23/06/2019
Edgar Poe, Un rêve dans un rêve, traduction Stéphane Mallarmé
Un rêve dans un rêve
Tiens ! ce baiser sur ton front ! et, à l’heure où je te quitte, oui, bien haut, que je te l’avoue : tu n’as pas tort, toi qui juges que mes jours ont été un rêve, et si l’espoir s’est enfui en une nuit ou un jour — dans une vision où aucune, n’en est-il pour cela pas moins PASSÉ ? Tout ce que nous voyons ou paraissons, n’est qu’un rêve dans un rêve.

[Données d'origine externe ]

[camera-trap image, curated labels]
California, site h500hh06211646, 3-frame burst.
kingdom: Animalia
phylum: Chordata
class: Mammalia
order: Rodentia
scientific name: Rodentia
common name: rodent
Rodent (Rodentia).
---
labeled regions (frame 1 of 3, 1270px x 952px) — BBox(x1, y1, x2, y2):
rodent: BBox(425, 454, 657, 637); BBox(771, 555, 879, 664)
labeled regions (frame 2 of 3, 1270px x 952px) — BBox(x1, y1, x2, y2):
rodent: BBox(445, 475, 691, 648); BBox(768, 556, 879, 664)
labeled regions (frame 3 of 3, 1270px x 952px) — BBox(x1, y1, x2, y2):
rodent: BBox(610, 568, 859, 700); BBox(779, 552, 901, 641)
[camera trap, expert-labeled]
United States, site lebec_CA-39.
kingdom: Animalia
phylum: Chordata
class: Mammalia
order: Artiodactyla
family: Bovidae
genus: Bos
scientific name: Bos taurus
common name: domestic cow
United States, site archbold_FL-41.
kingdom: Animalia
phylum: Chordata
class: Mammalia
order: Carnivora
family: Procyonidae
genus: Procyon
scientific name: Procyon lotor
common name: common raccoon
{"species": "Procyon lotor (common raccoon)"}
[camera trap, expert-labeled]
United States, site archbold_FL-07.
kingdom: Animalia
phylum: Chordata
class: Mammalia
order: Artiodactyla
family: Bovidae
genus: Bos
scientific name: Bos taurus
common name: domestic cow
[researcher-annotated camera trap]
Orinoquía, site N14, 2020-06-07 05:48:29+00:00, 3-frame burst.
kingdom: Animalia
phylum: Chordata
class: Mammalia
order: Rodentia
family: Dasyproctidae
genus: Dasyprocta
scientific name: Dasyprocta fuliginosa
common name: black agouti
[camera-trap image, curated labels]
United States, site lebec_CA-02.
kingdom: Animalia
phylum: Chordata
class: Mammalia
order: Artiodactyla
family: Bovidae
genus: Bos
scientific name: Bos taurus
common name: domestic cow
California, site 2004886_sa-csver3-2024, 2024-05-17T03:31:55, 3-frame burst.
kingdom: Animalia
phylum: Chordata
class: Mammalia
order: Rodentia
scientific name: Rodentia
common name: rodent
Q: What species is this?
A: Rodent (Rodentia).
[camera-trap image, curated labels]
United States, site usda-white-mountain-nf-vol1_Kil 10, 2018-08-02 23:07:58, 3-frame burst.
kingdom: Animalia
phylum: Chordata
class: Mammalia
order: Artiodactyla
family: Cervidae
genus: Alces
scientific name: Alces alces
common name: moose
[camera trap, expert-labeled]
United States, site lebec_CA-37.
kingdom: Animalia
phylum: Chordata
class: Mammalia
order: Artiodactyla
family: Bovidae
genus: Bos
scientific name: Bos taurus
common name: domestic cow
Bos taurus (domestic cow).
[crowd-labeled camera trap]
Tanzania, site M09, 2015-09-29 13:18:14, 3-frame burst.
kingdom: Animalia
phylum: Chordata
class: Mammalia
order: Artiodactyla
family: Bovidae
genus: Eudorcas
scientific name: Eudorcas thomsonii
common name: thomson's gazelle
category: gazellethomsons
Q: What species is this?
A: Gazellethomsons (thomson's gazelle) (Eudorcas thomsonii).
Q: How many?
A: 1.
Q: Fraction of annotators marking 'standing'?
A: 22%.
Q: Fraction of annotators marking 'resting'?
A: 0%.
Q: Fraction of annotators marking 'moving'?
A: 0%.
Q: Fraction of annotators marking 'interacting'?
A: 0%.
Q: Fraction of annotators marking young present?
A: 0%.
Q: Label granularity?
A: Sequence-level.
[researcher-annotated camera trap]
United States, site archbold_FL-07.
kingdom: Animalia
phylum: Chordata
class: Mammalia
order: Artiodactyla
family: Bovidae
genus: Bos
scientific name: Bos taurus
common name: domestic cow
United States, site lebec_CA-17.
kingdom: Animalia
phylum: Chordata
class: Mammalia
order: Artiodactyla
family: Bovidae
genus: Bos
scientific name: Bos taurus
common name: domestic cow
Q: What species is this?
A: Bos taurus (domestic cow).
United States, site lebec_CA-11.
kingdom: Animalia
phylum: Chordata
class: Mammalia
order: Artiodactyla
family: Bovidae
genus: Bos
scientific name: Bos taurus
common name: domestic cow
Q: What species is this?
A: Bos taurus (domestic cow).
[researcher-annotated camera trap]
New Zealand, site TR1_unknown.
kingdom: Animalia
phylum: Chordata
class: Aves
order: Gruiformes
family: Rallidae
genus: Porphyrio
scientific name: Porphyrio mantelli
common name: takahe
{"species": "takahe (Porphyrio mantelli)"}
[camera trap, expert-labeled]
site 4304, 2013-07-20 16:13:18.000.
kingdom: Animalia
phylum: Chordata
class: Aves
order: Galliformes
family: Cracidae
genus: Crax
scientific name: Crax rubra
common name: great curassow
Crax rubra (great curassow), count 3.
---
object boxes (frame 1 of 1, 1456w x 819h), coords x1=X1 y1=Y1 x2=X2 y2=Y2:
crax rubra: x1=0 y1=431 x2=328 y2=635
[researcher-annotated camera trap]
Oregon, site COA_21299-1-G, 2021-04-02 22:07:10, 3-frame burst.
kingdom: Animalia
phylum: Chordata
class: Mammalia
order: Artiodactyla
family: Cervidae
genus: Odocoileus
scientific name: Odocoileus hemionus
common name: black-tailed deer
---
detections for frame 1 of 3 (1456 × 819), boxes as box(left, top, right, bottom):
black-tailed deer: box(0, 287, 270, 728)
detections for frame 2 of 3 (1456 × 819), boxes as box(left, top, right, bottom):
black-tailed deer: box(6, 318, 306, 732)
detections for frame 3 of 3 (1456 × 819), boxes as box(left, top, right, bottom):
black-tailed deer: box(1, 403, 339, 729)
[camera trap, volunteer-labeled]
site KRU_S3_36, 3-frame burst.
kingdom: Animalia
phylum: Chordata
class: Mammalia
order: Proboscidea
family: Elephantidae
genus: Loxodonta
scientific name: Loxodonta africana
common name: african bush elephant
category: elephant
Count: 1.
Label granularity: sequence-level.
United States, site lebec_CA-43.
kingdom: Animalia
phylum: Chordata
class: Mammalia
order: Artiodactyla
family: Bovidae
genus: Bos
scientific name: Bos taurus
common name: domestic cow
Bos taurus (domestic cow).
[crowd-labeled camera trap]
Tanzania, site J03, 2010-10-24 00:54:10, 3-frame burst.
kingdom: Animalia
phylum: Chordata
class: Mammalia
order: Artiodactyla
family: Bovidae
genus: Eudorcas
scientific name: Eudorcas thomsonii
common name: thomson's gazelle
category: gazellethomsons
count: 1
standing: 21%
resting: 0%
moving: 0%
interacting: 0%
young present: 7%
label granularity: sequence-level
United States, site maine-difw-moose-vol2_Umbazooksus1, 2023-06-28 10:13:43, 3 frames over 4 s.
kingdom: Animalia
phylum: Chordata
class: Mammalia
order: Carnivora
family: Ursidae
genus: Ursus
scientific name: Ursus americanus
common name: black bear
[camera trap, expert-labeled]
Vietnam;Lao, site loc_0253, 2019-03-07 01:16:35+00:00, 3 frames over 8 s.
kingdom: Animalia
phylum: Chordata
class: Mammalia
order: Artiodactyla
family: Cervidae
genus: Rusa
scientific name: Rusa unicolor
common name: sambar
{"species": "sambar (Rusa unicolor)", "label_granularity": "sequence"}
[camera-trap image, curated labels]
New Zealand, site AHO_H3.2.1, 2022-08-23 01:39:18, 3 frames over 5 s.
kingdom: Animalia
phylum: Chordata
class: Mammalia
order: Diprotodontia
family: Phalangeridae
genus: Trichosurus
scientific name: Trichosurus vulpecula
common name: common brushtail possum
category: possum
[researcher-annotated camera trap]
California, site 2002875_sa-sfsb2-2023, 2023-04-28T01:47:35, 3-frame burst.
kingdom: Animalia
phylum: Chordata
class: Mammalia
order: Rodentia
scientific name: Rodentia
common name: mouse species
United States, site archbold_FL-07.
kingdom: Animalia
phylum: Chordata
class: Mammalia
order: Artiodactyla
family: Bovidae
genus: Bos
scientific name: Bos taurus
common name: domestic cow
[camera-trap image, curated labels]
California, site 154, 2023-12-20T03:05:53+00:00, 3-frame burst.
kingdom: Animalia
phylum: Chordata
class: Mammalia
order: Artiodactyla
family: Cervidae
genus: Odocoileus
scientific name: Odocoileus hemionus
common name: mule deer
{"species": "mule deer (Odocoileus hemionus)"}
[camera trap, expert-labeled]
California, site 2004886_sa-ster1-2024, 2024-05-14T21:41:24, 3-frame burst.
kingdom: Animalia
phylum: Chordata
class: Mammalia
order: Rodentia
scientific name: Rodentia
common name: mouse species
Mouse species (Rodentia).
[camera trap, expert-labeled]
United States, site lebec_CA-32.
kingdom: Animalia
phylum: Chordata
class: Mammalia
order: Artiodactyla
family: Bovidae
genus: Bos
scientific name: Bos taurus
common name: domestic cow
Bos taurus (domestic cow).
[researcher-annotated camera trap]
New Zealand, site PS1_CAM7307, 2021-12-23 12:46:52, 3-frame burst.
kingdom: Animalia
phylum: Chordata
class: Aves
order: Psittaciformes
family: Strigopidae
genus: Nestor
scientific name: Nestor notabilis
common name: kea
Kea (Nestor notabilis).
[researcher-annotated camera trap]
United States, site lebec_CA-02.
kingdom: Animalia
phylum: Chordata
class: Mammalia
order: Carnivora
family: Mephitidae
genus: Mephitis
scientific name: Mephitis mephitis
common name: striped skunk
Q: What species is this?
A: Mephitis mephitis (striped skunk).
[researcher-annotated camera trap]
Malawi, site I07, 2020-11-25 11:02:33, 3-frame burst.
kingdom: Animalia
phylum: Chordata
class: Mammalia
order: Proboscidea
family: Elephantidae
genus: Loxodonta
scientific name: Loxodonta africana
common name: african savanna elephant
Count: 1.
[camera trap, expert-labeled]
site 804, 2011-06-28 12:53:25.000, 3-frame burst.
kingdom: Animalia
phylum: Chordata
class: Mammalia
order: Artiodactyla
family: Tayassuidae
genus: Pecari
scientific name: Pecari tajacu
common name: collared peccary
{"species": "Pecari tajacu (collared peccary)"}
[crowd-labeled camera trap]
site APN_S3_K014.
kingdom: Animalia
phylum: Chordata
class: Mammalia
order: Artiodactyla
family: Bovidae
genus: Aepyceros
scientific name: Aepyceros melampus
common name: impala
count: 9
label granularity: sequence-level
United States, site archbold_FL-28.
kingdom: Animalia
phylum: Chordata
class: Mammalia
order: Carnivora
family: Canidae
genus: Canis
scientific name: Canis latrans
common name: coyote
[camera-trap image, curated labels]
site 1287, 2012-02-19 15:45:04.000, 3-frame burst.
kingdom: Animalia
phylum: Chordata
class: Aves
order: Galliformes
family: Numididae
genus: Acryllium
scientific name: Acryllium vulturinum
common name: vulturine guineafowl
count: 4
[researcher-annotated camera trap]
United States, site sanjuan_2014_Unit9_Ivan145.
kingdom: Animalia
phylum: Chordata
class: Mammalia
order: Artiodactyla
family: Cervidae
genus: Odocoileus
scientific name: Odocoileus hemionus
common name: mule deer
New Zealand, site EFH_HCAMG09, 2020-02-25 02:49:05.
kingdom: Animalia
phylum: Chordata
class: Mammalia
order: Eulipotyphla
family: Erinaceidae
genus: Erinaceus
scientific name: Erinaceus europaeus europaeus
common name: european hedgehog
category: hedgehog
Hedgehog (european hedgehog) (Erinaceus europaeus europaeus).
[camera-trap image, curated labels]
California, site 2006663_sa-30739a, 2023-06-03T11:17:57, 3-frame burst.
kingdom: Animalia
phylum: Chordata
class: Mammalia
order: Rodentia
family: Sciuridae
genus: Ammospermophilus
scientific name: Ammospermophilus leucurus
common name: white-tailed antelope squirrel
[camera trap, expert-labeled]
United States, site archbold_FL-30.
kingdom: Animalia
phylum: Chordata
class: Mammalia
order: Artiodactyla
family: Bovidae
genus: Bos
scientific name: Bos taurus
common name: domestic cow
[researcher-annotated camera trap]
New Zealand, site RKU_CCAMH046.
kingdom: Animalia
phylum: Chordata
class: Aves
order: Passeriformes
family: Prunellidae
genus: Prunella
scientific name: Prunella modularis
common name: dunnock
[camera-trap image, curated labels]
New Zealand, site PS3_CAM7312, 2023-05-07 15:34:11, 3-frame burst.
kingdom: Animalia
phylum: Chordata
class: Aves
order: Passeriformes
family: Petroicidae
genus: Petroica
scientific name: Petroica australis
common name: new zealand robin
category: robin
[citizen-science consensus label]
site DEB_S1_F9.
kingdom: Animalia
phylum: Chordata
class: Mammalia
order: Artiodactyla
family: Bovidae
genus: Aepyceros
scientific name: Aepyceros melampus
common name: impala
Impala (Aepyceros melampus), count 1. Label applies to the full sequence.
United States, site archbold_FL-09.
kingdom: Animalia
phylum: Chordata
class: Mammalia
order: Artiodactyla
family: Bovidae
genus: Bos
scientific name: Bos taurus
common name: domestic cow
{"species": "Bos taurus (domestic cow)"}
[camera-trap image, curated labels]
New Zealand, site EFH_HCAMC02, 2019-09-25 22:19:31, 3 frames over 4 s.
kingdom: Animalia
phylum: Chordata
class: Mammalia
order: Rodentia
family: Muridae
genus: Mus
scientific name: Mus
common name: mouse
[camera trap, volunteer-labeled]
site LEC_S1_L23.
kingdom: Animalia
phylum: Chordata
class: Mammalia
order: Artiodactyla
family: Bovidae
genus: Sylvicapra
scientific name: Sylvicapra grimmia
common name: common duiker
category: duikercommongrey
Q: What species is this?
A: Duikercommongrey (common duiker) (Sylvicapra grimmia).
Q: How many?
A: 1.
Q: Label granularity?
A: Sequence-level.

Je reste en la rumeur d’un rivage par le flot tourmenté et tiens dans la main des grains du sable d’or — bien peu ! encore comme ils glissent à travers mes doigts à l’abîme, pendant que je pleure — pendant que je pleure ! Ô Dieu ! ne puis-je les serrer d’une étreinte plus sûre ? Ô Dieu ! ne puis-je en sauver un de la vague impitoyable ? Tout ce que nous voyons ou paraissons, n’est-il qu’un rêve dans un rêve ?
Les poèmes d’Edgar Poe, traduits par Stéphane Mallarmé, Gallimard, 1928, p. 55-56.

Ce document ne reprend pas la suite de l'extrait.